Image-caption web data
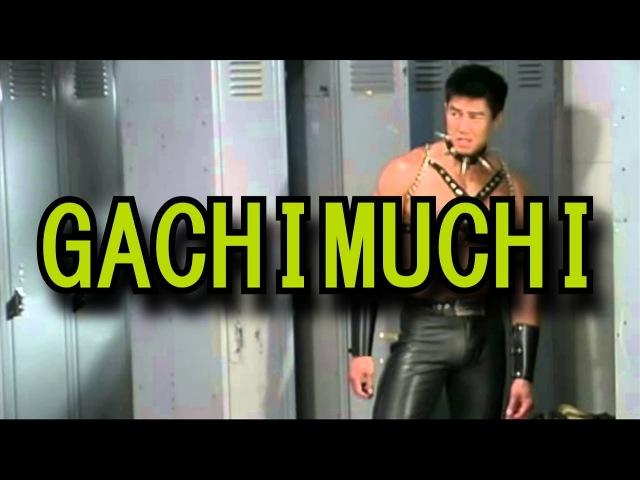Что такое Gachimuchi ♂
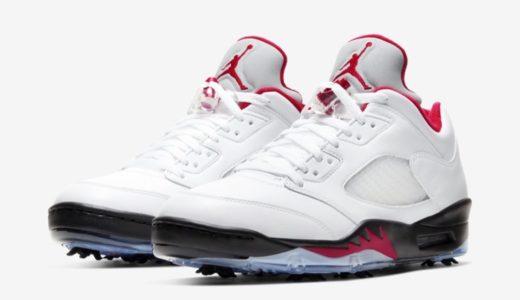 "【Nike】名作カラーを落とし込んだ新作ゴルフシューズAir Jordan 5 Low Golf ""Fire Red""が国内2月28日に発売予定"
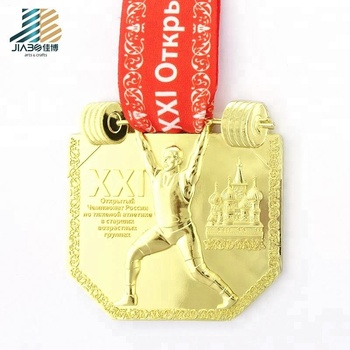 Hot Selling Custom Race Powerlifting Weightlifting Gold Medal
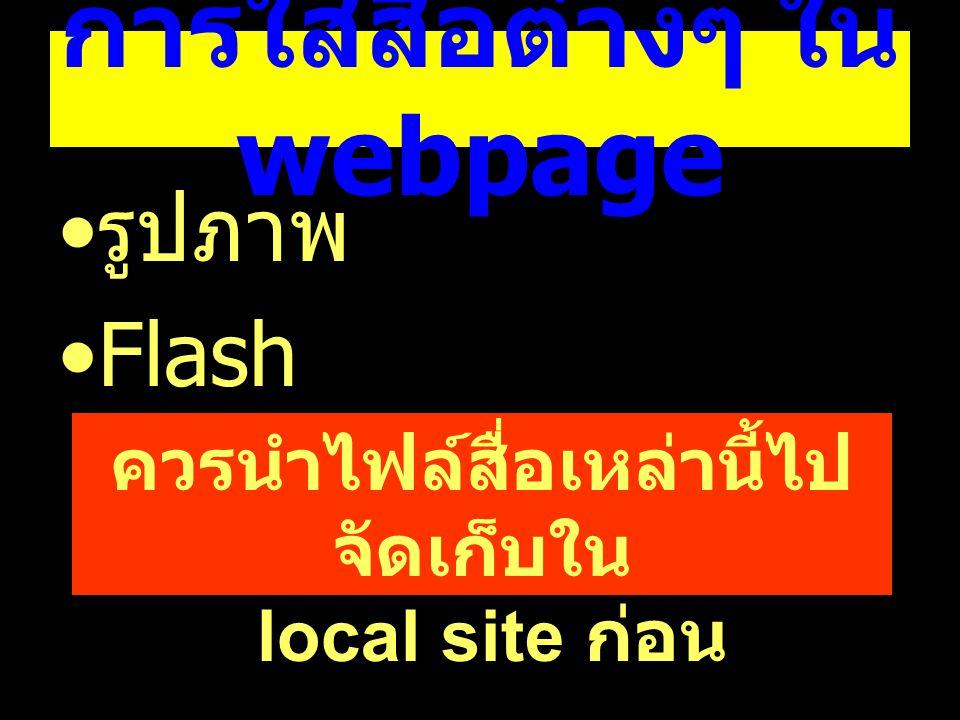 การใส่สื่อต่างๆ ใน webpage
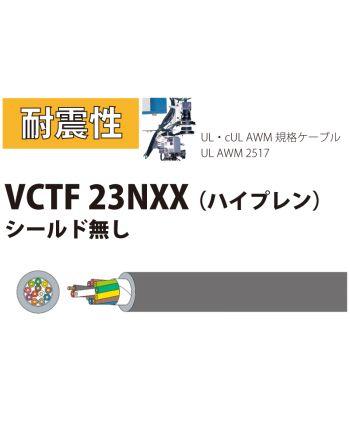 耐震性 VCTF 23NXX 0.3sq (AWG23) シールド無し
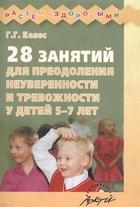 28 занятий для преодоления неуверенности и тревожности у детей 5-7 лет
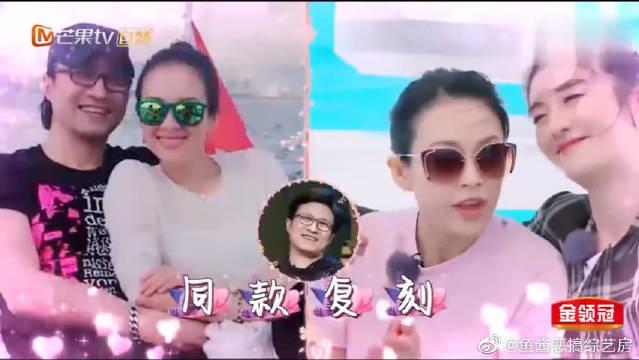 汪峰讲述求婚的囧事,这扑面而来的幸福感是怎么回事!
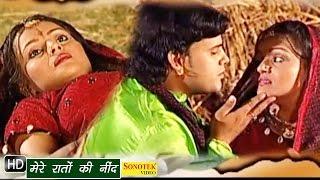Meri Raato Ki Nind | Rajesh Kumar, Bhavna Sharma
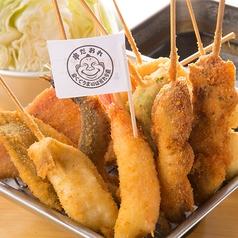串だおれ 新橋3号店のおすすめ料理1
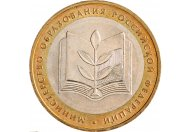 "10 рублей 2002 год ММД ""Министерство образования"", из оборота"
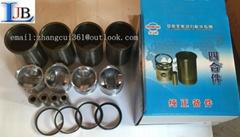 quanchai QC480  diesel engine piston for light truck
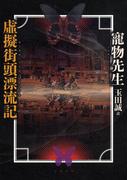 虚擬街頭漂流記(文春e-book)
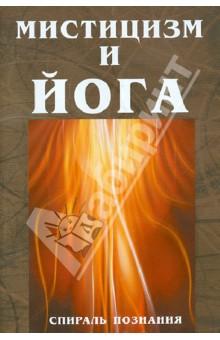 Мистицизм и йога. Спираль познания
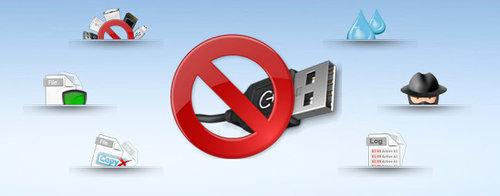 Newsoftwares USB Block 1.6.2 incl Crack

- **Task prompt**
Begin at the line containing "Meri Raato Ki" and write out every line to the end of the data exactly. Skip the pictures.

- **Task output**
Meri Raato Ki Nind | Rajesh Kumar, Bhavna Sharma
串だおれ 新橋3号店のおすすめ料理1
 "10 рублей 2002 год ММД ""Министерство образования"", из оборота"
 quanchai QC480  diesel engine piston for light truck
 虚擬街頭漂流記(文春e-book)
 Мистицизм и йога. Спираль познания
 Newsoftwares USB Block 1.6.2 incl Crack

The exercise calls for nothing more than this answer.